Oh I've been wanting to blog about so many things.... a programme on Social Workers that has haunted me, I often lie awake at night thinking about all the wee babies featured in it; a conversation with my oldest friend about seeing the difference in life between those who have been there through difficulties - and those false friends who pitch in at the last minute, in a weak attempt to ingratiate themselves, but who actually couldn't give a rat's ass about you; about the sheer joy of watching FNL on television now that it has finally made it to our shores; about how addictive Malteser bunnies are etc. etc. etc. but never seeming to get the time.
There was the week from hell that I last blogged about and then I flew to Ireland with my family for a week. It was hectic, fun, embracing, excluding, happy, sad, entertaining and all too quick. I saw dear old friends, shared rum and banter, then when the clock passed midnight we shared all the things that bring us right back to where we've always been. To unite us in our histories while we all still march forward in our different lives, in different countries, with different people.

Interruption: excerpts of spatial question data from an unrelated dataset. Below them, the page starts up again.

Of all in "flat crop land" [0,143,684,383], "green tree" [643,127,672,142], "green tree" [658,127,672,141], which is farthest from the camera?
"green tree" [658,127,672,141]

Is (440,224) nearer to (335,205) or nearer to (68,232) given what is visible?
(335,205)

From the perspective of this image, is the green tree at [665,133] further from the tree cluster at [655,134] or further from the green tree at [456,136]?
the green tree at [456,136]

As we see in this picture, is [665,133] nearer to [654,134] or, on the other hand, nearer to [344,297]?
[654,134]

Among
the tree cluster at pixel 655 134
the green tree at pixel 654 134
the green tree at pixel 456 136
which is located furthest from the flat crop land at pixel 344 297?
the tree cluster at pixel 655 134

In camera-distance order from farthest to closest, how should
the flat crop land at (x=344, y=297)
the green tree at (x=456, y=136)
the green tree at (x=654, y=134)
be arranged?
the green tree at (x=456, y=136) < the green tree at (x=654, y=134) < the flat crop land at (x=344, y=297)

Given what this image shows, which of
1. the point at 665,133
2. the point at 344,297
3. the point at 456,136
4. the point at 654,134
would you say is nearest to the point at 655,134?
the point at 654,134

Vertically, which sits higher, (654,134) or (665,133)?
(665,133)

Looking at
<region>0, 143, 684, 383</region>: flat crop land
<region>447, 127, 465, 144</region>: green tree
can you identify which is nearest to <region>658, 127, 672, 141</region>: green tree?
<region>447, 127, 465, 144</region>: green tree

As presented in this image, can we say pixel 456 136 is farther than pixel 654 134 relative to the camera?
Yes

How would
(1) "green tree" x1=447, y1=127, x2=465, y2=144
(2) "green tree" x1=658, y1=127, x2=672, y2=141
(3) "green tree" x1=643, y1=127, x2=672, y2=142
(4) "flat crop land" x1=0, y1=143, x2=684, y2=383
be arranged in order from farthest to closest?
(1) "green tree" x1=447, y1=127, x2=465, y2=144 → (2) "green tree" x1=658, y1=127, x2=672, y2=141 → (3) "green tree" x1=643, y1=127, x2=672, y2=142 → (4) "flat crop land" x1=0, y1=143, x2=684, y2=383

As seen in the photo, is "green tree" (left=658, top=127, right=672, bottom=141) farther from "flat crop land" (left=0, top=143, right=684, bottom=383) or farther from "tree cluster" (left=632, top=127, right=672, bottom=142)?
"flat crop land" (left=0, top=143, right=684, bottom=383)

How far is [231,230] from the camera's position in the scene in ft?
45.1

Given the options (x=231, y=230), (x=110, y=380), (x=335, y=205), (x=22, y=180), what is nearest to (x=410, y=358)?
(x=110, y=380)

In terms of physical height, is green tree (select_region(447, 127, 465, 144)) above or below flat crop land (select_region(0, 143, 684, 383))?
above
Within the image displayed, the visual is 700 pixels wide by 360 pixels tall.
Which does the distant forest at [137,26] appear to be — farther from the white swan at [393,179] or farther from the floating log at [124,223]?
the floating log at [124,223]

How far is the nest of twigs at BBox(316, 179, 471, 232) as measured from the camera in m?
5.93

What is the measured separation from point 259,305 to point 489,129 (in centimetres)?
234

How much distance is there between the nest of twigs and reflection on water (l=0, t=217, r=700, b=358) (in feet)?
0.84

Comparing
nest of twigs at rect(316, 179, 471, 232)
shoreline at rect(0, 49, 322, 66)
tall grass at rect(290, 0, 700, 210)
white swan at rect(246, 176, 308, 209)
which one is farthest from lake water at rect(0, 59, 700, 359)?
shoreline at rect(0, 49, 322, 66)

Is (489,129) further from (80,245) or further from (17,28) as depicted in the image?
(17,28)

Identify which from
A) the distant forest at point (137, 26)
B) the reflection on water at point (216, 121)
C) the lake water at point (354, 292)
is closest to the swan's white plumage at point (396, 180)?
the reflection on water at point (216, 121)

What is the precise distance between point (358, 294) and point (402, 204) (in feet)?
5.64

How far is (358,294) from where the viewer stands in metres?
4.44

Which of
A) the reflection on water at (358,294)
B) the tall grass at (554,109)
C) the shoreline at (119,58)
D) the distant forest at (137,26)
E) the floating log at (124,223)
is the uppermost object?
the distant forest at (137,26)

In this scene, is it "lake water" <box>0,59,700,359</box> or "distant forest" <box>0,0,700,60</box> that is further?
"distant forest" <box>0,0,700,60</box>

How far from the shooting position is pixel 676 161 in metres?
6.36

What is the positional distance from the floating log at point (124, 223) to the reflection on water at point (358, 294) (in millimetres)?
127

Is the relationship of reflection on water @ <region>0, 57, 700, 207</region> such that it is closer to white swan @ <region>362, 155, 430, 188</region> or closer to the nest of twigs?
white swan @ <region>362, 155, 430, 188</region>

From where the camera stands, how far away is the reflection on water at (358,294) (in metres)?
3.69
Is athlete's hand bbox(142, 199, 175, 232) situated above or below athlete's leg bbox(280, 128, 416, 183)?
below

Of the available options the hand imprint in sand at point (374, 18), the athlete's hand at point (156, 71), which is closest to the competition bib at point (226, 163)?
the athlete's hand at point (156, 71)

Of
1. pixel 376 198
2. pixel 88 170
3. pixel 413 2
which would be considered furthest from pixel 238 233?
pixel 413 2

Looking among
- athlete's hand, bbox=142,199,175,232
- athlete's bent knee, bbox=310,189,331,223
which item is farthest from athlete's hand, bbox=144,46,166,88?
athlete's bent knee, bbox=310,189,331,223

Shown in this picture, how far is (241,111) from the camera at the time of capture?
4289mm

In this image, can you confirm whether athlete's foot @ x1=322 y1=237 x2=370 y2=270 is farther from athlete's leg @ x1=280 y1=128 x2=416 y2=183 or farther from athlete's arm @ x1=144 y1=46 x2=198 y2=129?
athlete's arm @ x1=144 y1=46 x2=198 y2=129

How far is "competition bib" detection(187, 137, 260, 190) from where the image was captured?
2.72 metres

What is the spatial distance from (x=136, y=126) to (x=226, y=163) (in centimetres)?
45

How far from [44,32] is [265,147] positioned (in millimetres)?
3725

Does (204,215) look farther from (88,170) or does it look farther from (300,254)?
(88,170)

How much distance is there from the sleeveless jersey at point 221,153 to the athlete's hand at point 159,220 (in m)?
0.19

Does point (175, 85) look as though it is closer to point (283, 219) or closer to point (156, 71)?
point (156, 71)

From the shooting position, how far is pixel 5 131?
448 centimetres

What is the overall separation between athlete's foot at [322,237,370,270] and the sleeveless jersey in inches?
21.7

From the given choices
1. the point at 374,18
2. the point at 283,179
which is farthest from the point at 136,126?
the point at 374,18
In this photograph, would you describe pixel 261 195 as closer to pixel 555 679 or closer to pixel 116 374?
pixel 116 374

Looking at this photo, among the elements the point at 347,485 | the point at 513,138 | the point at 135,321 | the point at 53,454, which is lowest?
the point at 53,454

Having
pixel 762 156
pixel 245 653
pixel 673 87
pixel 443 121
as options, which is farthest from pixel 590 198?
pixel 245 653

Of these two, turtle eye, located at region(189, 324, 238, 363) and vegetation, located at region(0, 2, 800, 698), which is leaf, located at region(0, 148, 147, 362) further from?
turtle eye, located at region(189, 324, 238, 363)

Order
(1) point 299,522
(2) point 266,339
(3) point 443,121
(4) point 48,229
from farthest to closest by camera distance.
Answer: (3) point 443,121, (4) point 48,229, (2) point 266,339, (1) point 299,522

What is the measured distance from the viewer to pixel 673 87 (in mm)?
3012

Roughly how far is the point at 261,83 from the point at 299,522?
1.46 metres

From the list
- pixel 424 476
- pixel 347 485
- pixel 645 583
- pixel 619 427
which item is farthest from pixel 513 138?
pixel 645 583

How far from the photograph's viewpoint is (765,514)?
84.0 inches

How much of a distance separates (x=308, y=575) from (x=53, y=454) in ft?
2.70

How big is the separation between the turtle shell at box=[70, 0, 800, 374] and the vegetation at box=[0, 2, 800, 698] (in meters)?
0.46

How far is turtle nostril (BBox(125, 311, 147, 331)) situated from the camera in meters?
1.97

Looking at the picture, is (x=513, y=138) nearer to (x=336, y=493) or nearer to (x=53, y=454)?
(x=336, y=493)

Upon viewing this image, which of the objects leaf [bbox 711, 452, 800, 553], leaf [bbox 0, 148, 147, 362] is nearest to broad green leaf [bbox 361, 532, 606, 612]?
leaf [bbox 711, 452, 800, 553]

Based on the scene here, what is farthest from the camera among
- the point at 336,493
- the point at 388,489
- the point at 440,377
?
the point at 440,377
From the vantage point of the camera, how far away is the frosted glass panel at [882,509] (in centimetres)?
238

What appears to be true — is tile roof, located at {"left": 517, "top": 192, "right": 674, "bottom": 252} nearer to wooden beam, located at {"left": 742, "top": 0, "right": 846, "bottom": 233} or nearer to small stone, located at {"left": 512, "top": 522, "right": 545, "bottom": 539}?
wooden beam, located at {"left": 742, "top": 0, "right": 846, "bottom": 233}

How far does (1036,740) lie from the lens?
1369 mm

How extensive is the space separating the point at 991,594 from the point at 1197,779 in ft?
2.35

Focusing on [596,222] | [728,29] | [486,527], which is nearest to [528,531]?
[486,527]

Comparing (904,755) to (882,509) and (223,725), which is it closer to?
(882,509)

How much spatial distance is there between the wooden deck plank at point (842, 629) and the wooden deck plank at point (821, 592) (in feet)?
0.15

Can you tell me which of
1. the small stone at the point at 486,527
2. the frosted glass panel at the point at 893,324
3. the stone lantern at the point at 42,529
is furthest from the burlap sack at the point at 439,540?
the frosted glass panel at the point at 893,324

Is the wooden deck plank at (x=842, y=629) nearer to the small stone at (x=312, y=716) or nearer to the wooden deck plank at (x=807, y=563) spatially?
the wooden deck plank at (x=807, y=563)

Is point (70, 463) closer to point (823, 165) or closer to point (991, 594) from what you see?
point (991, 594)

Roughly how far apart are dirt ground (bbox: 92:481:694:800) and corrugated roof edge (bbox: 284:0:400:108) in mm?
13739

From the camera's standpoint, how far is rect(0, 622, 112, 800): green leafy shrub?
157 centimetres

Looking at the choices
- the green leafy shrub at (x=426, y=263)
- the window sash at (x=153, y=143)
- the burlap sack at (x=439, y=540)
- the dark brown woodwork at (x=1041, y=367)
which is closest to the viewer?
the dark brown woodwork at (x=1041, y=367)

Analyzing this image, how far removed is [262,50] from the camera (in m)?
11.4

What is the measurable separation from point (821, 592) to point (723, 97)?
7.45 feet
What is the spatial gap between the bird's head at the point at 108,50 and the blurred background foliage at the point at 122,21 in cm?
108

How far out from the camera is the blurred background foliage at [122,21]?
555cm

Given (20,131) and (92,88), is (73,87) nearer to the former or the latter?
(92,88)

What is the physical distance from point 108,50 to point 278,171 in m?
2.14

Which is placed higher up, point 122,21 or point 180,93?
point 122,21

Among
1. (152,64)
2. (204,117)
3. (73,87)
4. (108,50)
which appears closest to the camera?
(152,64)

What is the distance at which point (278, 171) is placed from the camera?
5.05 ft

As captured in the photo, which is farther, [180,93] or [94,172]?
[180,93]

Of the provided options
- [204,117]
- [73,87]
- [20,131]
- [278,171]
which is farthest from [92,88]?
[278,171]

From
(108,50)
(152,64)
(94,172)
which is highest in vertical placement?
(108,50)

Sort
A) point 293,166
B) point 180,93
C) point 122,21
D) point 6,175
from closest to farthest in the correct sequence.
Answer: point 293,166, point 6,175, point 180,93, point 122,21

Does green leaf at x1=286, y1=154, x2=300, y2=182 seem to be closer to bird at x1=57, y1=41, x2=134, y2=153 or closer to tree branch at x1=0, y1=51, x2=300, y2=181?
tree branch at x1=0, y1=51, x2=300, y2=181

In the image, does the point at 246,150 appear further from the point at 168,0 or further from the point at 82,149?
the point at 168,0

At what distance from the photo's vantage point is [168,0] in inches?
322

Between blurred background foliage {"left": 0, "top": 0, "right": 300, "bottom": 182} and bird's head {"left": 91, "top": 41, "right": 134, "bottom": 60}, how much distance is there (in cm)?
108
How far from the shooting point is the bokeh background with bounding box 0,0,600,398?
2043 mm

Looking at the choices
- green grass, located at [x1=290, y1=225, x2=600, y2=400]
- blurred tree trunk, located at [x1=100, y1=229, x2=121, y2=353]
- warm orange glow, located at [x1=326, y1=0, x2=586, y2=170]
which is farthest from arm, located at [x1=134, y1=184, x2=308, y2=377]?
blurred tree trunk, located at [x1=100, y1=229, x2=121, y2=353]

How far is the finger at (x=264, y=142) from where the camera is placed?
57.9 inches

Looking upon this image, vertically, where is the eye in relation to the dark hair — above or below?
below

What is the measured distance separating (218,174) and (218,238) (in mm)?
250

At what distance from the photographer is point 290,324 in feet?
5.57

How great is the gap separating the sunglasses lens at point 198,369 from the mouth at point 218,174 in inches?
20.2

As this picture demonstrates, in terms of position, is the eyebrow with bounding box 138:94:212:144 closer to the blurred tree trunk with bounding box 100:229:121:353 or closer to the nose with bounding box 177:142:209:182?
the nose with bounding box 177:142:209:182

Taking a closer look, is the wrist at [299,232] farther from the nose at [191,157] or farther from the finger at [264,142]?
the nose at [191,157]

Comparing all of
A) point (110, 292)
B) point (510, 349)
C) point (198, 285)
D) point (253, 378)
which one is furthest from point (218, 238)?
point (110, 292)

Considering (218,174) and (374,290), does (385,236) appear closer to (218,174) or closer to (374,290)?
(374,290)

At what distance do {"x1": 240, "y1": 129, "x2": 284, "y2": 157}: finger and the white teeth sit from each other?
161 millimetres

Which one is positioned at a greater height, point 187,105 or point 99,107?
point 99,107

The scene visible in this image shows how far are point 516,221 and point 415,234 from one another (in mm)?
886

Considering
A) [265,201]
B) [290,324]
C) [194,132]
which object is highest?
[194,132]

I met up with a good friend - an old boss - a woman I admire and value, and found myself telling her all my hopes, all the plans I have been putting in place - the things I am too afraid to admit sometimes to myself, let alone others - and it was a relief. And wonderful to have someone cheer me on. I miss the craic (as wee say) in Belfast. The warmth and friendliness of the people. The amazing house I could have there if I swapped the one I am in. But my is it grey. The weather is relentless. Every day a speck of sunshine - a brief flutter across your face - and then THE GREY descends. Rain optional. There was a moment when my son was at an art class with my favourite artist, and Husband was holding The Diva Sproglette, and I was shoving coffee cake down my gullet and I felt peace. Pure joy. Cake, coffee and friendly folk. The artist's husband who runs cafe handed me one of her prints, and the moment was complete. It was still grey outside the steamed up window.
So now I am home, and the routine begins again. The order and the chaos, the mundane and the sublime. Through this sea there are days when I struggle to keep afloat. When the GREY descends, even a sunny day. But these days are less and less. They usually happen when The Diva is being beyond clingy and I have to wee with her on my lap and I dream of having some personal space - even being able to drink tea without her trying to stuff her hand into the cup. Yes, she likes tea.
Through this all, In fact through my whole life, I have always believed that one can have anything in life they desire. To quote my favourite book The Alchemist 'if you want something with all your heart, the whole universe conspires for you to achieve it.' I almost got that tattooed on me once, I believe it so strongly - but it has a lot of letters and I'm a wimp. So I'm going after that. I am asking the universe. I hope that it is listening. I'm sure I have shocked the hell out of it with some of my requests over the years. But on the whole it has conspired and I have received, with a lot of hard work and determination. You just have to believe. So in between I'm raising two kids, and staying afloat with no income. I'm eating cake and drinking wine and promising to start running soon. I'm finding a single grey hair and convincing myself it is really bleach or something, I'm feeling grateful every day for all that I have, and I'm collapsing in a heap most evenings while the bairns sleep. I'm keeping my GREY at bay. Yay.